Ausschnitt aus «Eine Andere»:

Jetzt muss sie. Eine Freundin schreibt ihr, «nur rasch, habe viel zu tun». Die Freundin macht sich Sorgen um sie: «Taucht im Lebenslauf auch nur die kleinste Irritation auf, bist du weg.» Sie weiß das. Sie hat die Lücken gefüllt, Umwege so kurz wie möglich gehalten.

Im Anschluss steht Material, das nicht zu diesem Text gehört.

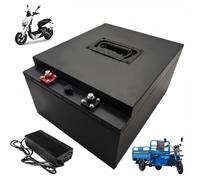 HJGHY ,60v 90ah, Batería LiFePO4 de 60 V 45 Ah 50 Ah 65 Ah para Motocicleta; Paquete de baterías de fosfato de Hierro y Litio de 72 V 20 Ah 25 Ah 30 Ah 40 Ah para ciclomotor/Scooter.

Sie gibt ihr Bestes. Jedes Mal. Kürzlich wurde sie nach einem zweistündigen Bewerbungsgespräch auf einer Beratungsstelle für Hirnverletzte schriftlich getestet. Sie musste ein Marketingkonzept schreiben – was sie noch nie gemacht hatte. Die Befrager waren mit dem Resultat zufrieden. Und sagten ihr ab mit der Begründung, sie sei zu gut gewesen, zu souverän. Der Inhaber einer Werbeagentur studierte vor ihren Augen den Lebenslauf und verwickelte sie danach in ein Gespräch über ihre Einstellung zu Konsum und ihre Vorliebe für Lyrik. Zum Schluss sagte er, sie sei ein Nischenprodukt, er suche jemanden, der für die Massen texte. Sie war ihm dankbar. Die meisten sagen nicht, was sie denken. Sie gehen einen Fragebogen durch. Was sind Ihre Stärken und Schwächen? Wo sehen Sie sich in fünf Jahren? Und lassen sich mit den Antworten abfertigen, die sie mit dem Personalberater einstudiert hat. Mit einem Nicken quittieren sie den Satz, sie sei an einer langfristigen Zusammenarbeit interessiert. Er scheint ihnen, zusammen mit dunkler Hose und heller Bluse, Diplomen und Zeugnissen, die Sicherheit zu geben, die sie suchen.
Sie selbst kann ihre Antworten nicht mehr hören, ihr Lächeln widert sie an.